BİNAMIZ KENTSEL DÖNÜŞÜME GİRDİ ŞİMDİ NE YAPMALIYIZ?
Binamız hazırlatmış olduğumuz Deprem Risk Raporunun Bakanlıkça onayı ile RİSKLİ ilan edildikten sonra Kanuna göre binamız YIKILACAKTIR. Binadaki herkes tapudaki hissesi oranında ARSA HİSSEDARI olurlar. Bu aşamadan sonra binanızı nasıl ve kime yaptıracağınıza, hangi paylaşımla yapacağınıza (bina için tüm kararlara)binada; arsa hisse oranına göre en az 2/3 çoğunluğunun onayı ile Bina Ortak Karar Protokolünde belirlenir. Bina Ortak Karar Protokolü binada %100 çoğunluk sağlansa dahi mutlaka bir HUKUKÇU tarafından hazırlanıp bir nüshası Bakanlık’a iletilmesi gerekmektedir .Aksi halde Bakanlık Riskli Binanızın Yıkımı için sorumluluk almadığınız veya binada 2/3 çoğunluğu oluşturamadığınız sonucuna vararak 60 gün içinde resmi yazı ile binanızı tahliye ederek riskli binanızı yıkabilir.
KENTSEL DÖNÜŞÜME GİRMİŞ BİNAMIZI NASIL YAPACAĞIZ?
Binanızı Deprem Risk Raporu aldınız ve Raporun Bakanlık Onayı ile binanız Kentsel Dönüşüm kapsamına girdi ve binada en az 2/3 çoğunluğu sağladınız.
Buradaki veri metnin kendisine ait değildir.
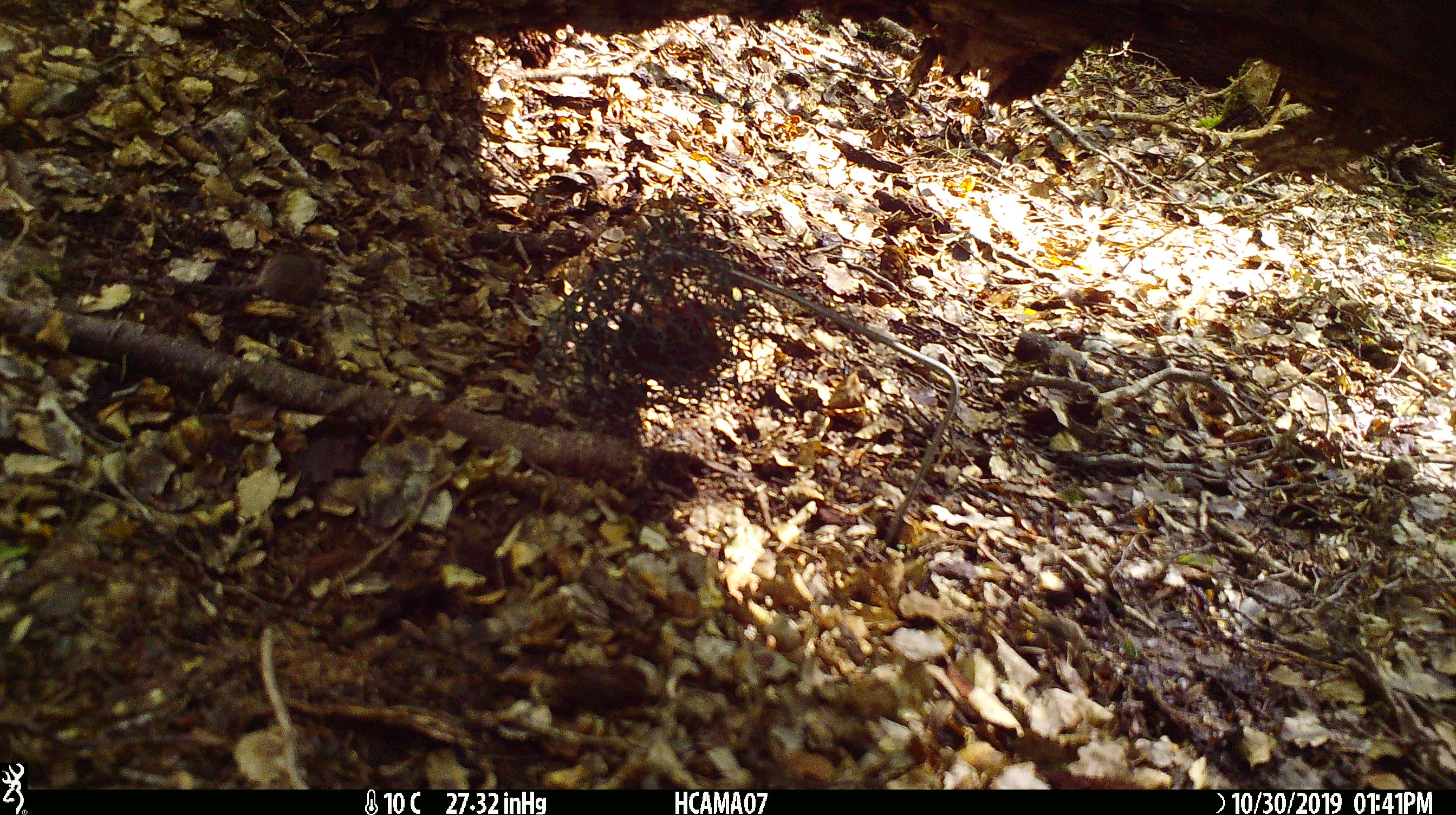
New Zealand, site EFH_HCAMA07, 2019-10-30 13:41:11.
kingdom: Animalia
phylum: Chordata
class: Mammalia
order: Rodentia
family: Muridae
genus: Mus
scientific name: Mus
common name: mouse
Mouse (Mus).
Yeni binanızı Nasıl yapacaksınız? Burada sizi bekleyen alternatifler neler? Yeni Binanızı Kentsel Dönüşüm ile 3 şekilde inşa edebilirsiniz. 1.Yeni yapılacak binanın imarında mevcut duruma göre fazla kat var ise ve fazla çıkan daireler Kat Karşılığı için yeterli oluyor ise binanız istediğiniz bir Müteahhit ile KAT KARŞILIĞI olarak yaptırabilirsiniz. 2.Yeni yapılacak binanın imarında mevcut duruma göre fazla kat var fakat Kat Karşılığı için yeterli olmuyor ise binanızın inşaatı için eksik kalan bedeli uygun faiz oran, vadeli Kentsel Dönüşüm Kredisi kullanarak istediğiniz Müteahhide TAAHHÜT olarak yaptırabilirsiniz. 3. Yeni binanız mevcut binanız ile aynı kata inşa edilecek ise uygun faiz oran ve Vadeli Kentsel Dönüşüm Kredisi kullanarak istediğiniz Müteahhide TAAHHÜT olarak yeni binanızı yaptırabilirsiniz. Bu 3 yöntemden birini kendi binanız için seçerek en az 2/3 çoğunluk ile Bina Ortak Karar Protolünde karar bağlamanız ve bu protokolü İl Kentsel Dönüşüm Müd. Bir dilekçe ile bildirmeniz yeterli. Binamız nasıl yaptıracağımıza ve müteahhidimize en az 2/3 çoğunluk ile Bina Ortak Karar Protokolünü imza altına aldık; hakları adil bir şekilde verilmesine rağmen anlaşmaya yanaşmayan geri kalan 1/3 hissedarın durumu ne olacak?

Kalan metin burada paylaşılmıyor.